At first she was worried that returning to Red Deer could be difficult on her husband because he was kind of settled at the Rocky facility.
But his secure 12-bed dementia ward at Villa Marie is very bright with plenty of space to walk, which was always one of his favourite activities, she said.
“Personally I’m quite happy with it,” Gerda said.
The 100-bed Villa Marie, located at 10 Carrington Drive, opened in January with 24 supportive living Level 4 beds for people with dementia, and 76 regular supportive living Level 4 care beds, including six one-bedroom suites for couples.
Level 4 is one level below long-term care, which is the highest care level for seniors.

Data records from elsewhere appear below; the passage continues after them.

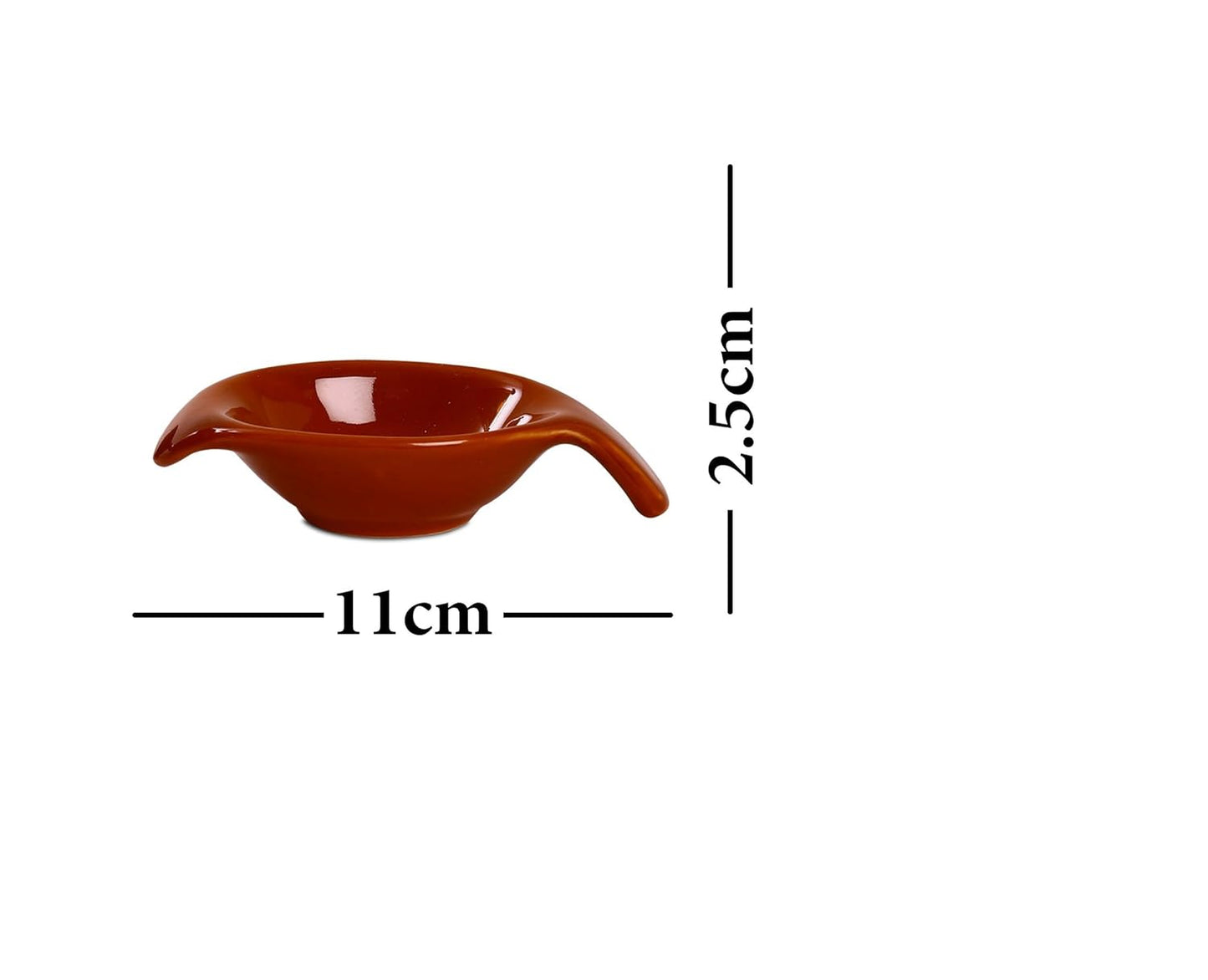 Caffeine Ceramic Stonewear Handmade Brown Glossy Dip and Sauce (Set of 6, 40 ml) - Caffeine Premium Stoneware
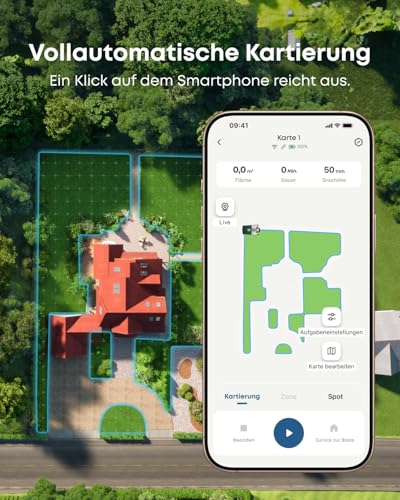 eufy eufy E15 Mähroboter ohne Begrenzungskabel, Keine Signalausfälle, Kein RTK, TrueVision Technologie, Smart-Navigation, Garten bis 800m², Präzisionsrandschnitt, Hindernisvermeidung, App-Steuerung - Zusatzansicht 4 | Tages Deals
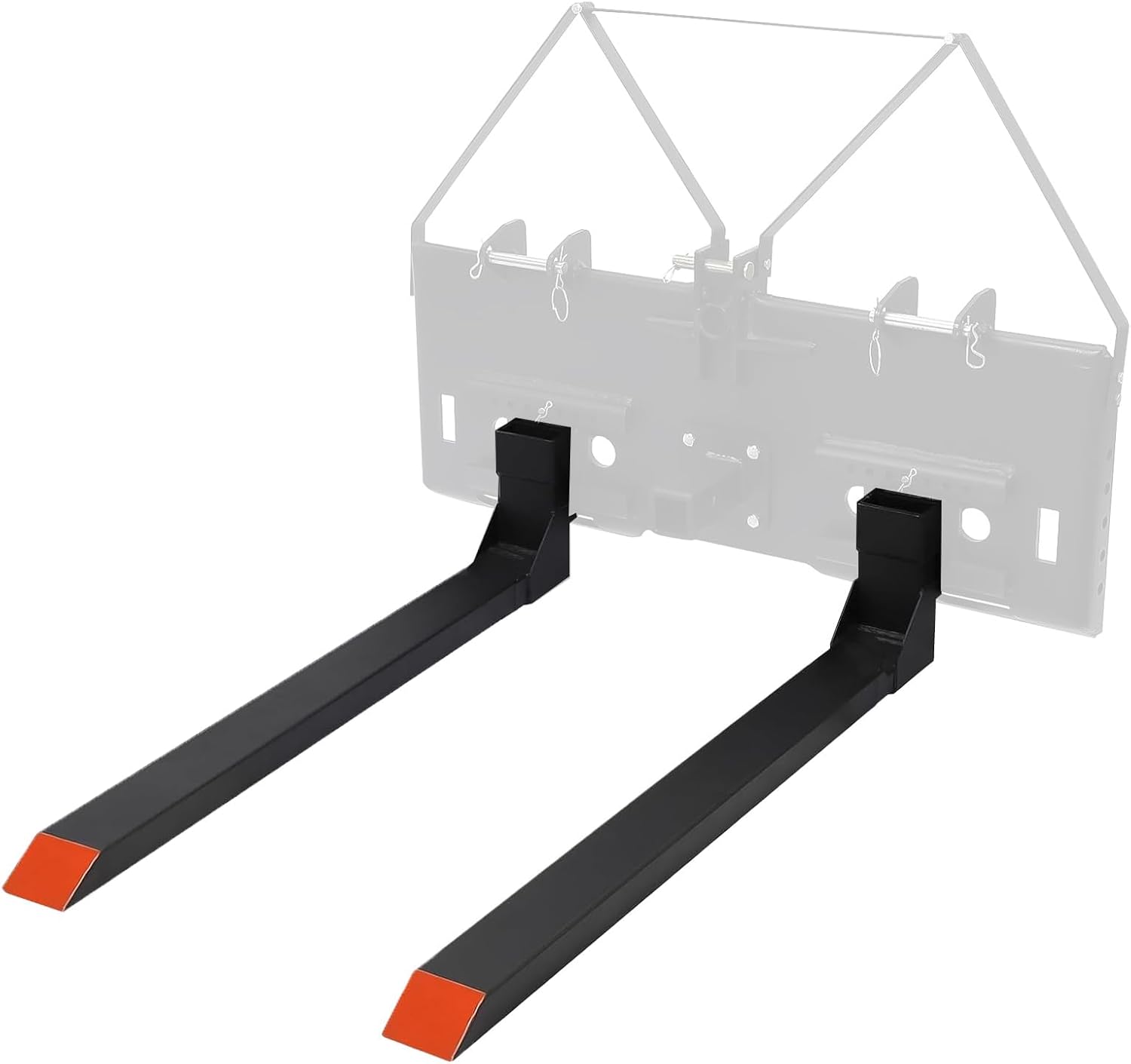 Patikuin 46" Heavy Duty Skid Steer Pallet Forks, 5000 LBS Capacity, Adjustable Sliding Fork Blades for Quick Attach Mounting Plate, Farm & Construction Use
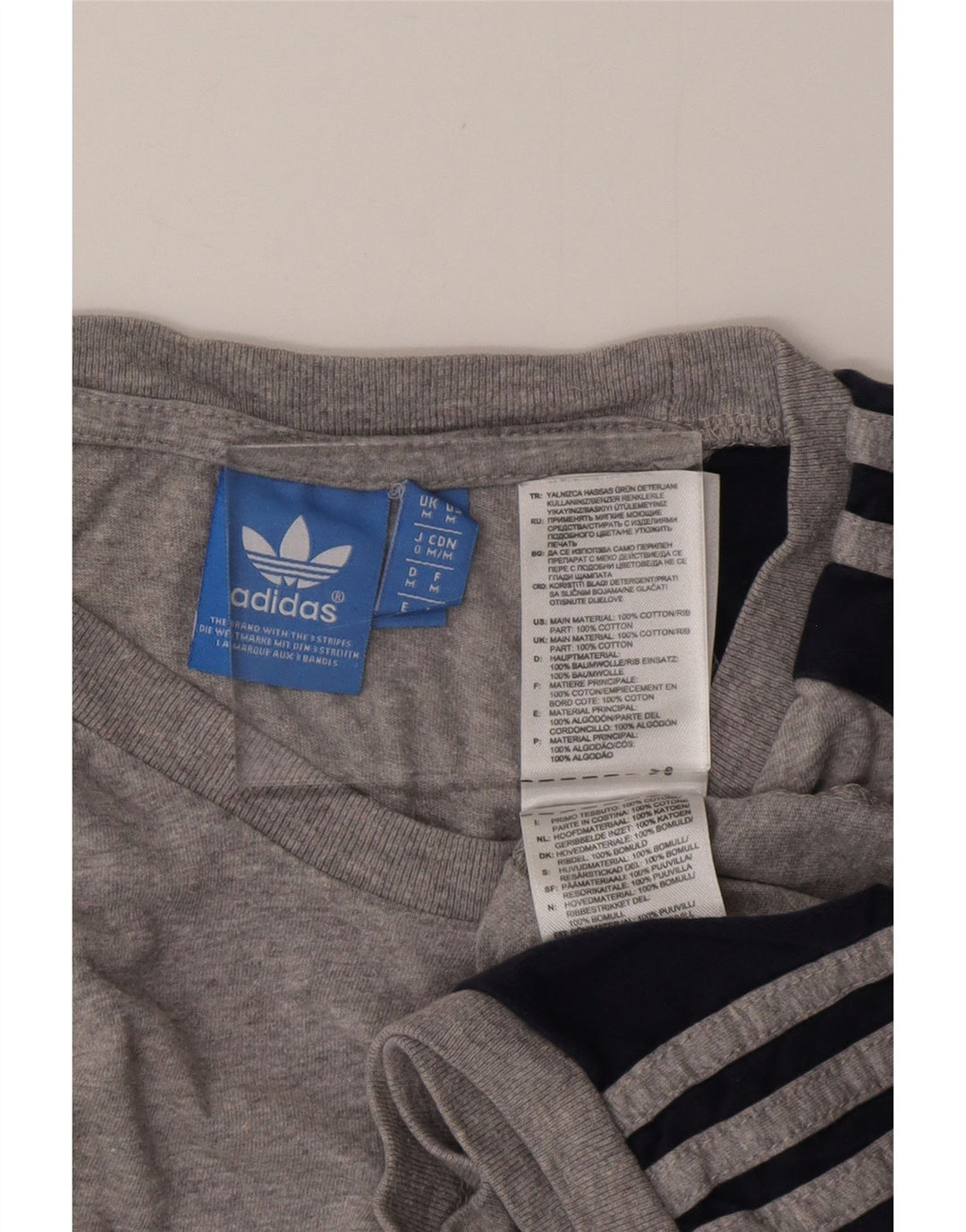 Tricou pentru femei ADIDAS UK 14, bumbac color bloc, gri mediu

The $30-million facility was one of two built by Covenant Care touted as a new model of care where seniors could age in place without having to move as their care needs change.
Villa Marie, which is being run as a supportive living facility, opened about a month before the Calgary facility.
“We’re really proud of not only the facility, but the innovation that comes with the facility,” said Patrick Dumelie, president and CEO of Covenant Care.
“As (residents’) care needs increase, we’re able to change the care plan and not the location of care. That’s the real beauty of this facility. We don’t want to displace residents and have them cut off from their community, from their friends, from their caregivers, from their family,” Dumelie said.
He said residents were able to move in quickly because jobs were filled right away. The culture of innovation at Villa Marie likely appealed to workers.
“It’s hard on residents to move from facility to facility. It’s also hard on caregivers because they develop a real bond with residents,” Dumelie said.
Kerry Bales, chief zone officer with Alberta Health Services Central Zone, said 21 of the Villa Marie residents were transitioned from Symphony Senior Living Aspen Ridge after that facility eliminated its AHS-funded beds.
“That was a little bit unfortunate in the sense that probably utilized some of the capacity here quicker than we had hoped,” Bales said.
Shirley Thomas, Central Alberta Council on Aging vice-president, said the council is hearing there is bigger need for long-term care beds rather than the supportive living facilities that the province prefers to have built these days.
She said two years ago it was announced that Villa Marie would provide all levels of senior care, including long-term care.
“What they have delivered is a far cry from what was presented at that time,” Thomas said.